|Year : 2020 | Volume
| Issue : 2 | Page : 70-74
Management of microalbuminuria in Stage-2 Diabetic Nephropathy by Ayurveda formulation and Pathya ahara (Plant- based diet): A case report
Manisha Shukla, Vyasadeva Mahanta, Rahul Sherkhane, Sanjay Kumar Gupta
Department of Shalya Tantra, All India Institute of Ayurveda, New Delhi, India
|Date of Submission||01-Apr-2020|
|Date of Acceptance||04-Jul-2020|
|Date of Web Publication||16-Oct-2020|
Dr. Vyasadeva Mahanta
Department of Shalya Tantra, All India Institute of Ayurveda, New Delhi
Source of Support: None, Conflict of Interest: None
Microalbuminuria is one initial diagnostic marker of progressive Diabetic Nephropathy (DN). Urine Albumin Excretion (UAE) between 30 and 300 mg/24 h is found in Stage 2 DN. In Ayurveda, no description is found, which can be directly correlated with DN, but Nidana and Samprapti of Prameha can be correlated for its manifestation. In this case, a 56-year-old male patient visited to Shalya Tantra OPD with complaints of type 2 diabetes and 135 mg UAE in 24 h with estimated Glomerular Filtration Rate (eGFR) of 77 ml/min/1.73 m2. This case report was aimed to evaluate the effect of Ayurveda formulations (Gokshuradi guggulu, Haritakyadi kwatha, Bhumyamalaki churna, and Gokshura churna) with Pathya ahara (Plant-based diet) in the management of microalbuminuria in DN Stage 2. This formulation was given for one month and Pathya ahara advised for two months. UAE significantly decreased and came to normoalbuminuria state. eGFR increased up to 87 ml/min/1.73 m2. The present study suggested that using Ayurveda formulations with Pathya ahara is effective in the management of microalbuminuria in DN Stage 2.

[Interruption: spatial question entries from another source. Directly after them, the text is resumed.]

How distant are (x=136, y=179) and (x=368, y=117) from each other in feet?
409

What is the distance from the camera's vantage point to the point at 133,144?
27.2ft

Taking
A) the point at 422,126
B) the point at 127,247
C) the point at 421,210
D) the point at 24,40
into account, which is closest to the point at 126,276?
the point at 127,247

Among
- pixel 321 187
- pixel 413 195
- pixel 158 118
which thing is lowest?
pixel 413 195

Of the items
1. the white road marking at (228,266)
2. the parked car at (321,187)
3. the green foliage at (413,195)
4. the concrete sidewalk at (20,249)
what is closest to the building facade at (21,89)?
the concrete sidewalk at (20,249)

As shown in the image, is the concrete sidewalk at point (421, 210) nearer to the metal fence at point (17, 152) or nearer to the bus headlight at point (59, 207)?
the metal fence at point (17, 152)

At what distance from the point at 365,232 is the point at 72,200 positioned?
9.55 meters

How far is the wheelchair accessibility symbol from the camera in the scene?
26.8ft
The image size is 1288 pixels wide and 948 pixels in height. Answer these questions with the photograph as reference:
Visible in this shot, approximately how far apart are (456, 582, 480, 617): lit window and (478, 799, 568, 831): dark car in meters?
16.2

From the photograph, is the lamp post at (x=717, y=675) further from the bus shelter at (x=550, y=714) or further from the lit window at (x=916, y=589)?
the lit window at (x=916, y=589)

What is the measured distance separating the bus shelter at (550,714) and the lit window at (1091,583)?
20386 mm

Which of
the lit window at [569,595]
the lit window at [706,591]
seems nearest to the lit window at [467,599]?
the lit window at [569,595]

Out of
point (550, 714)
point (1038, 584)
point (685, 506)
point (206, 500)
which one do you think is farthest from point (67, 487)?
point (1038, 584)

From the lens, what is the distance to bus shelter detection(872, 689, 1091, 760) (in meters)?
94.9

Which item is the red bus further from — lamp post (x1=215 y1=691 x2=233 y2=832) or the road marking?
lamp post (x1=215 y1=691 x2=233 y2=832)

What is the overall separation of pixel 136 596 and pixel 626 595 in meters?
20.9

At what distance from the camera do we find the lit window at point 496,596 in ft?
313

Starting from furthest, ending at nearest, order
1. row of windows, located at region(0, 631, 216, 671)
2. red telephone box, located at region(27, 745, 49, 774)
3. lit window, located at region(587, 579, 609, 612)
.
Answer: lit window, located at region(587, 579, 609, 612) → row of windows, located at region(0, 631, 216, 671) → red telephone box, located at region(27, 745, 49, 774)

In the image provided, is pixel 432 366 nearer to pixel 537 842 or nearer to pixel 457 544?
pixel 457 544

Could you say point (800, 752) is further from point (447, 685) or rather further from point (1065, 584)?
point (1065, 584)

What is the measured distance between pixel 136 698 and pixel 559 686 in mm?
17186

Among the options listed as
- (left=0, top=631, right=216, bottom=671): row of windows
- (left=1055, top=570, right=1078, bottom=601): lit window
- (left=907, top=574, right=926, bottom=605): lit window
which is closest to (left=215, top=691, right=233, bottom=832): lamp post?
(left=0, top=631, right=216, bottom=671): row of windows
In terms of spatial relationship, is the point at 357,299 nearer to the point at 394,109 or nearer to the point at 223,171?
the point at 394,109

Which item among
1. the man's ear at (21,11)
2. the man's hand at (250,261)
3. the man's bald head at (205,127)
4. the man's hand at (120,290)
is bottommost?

Keywords: Microalbuminuria, Nephropathy, Pathya ahara
|How to cite this article:|
Shukla M, Mahanta V, Sherkhane R, Gupta SK. Management of microalbuminuria in Stage-2 Diabetic Nephropathy by Ayurveda formulation and Pathya ahara (Plant- based diet): A case report. J Ayurveda Case Rep 2020;3:70-4
|How to cite this URL:|
Shukla M, Mahanta V, Sherkhane R, Gupta SK. Management of microalbuminuria in Stage-2 Diabetic Nephropathy by Ayurveda formulation and Pathya ahara (Plant- based diet): A case report. J Ayurveda Case Rep [serial online] 2020 [cited 2020 Dec 3];3:70-4. Available from: http://www.ayucare.org/text.asp?2020/3/2/70/298291
| Introduction|| |
Diabetes associated with microvascular complications and organ damage depends on the duration and severity of hyperglycemia. Microalbuminuria is one of the initial diagnostic marker of progressive Diabetic Nephropathy (DN). Urine Albumin Excretion (UAE) between 30 and 300 mg/24 h is found in Stage 2 of DN. [Table 1]. Abnormal UAE occurs in 30%–40% of type 2 diabetic patients and may develop into chronic kidney disease in the later stage, and on progression, it leads to death due to the involvement of cardiovascular diseases. Previous study reported that 30-40% of Diabetes Mellitus patients develops Kidney disease after 10-20 years duration. Early detection and treatment are essential in diabetes to check the excretion of albumin and progress of nephropathy. DN is a leading cause of chronic kidney failure starting with normoalbuminuria, microalbuminuria, macroalbuminuria, and ultimately leading to end-stage renal disease.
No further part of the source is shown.